* What needs to be done
Having found the line that contains "How to style", please retype only it and every line after it up to the end of the entries, exactly as written.
-- Source information follows --
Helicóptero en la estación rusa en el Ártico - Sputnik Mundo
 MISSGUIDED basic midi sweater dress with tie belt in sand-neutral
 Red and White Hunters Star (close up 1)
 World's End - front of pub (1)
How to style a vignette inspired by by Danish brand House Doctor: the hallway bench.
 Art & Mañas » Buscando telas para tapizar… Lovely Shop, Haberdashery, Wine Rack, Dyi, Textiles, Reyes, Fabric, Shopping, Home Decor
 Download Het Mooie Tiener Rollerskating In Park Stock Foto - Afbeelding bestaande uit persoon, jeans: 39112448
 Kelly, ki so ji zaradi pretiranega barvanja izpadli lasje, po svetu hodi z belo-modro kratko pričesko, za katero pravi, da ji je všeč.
-- Source information concluded --
* Reply to the task
How to style a vignette inspired by by Danish brand House Doctor: the hallway bench.
 Art & Mañas » Buscando telas para tapizar… Lovely Shop, Haberdashery, Wine Rack, Dyi, Textiles, Reyes, Fabric, Shopping, Home Decor
 Download Het Mooie Tiener Rollerskating In Park Stock Foto - Afbeelding bestaande uit persoon, jeans: 39112448
 Kelly, ki so ji zaradi pretiranega barvanja izpadli lasje, po svetu hodi z belo-modro kratko pričesko, za katero pravi, da ji je všeč.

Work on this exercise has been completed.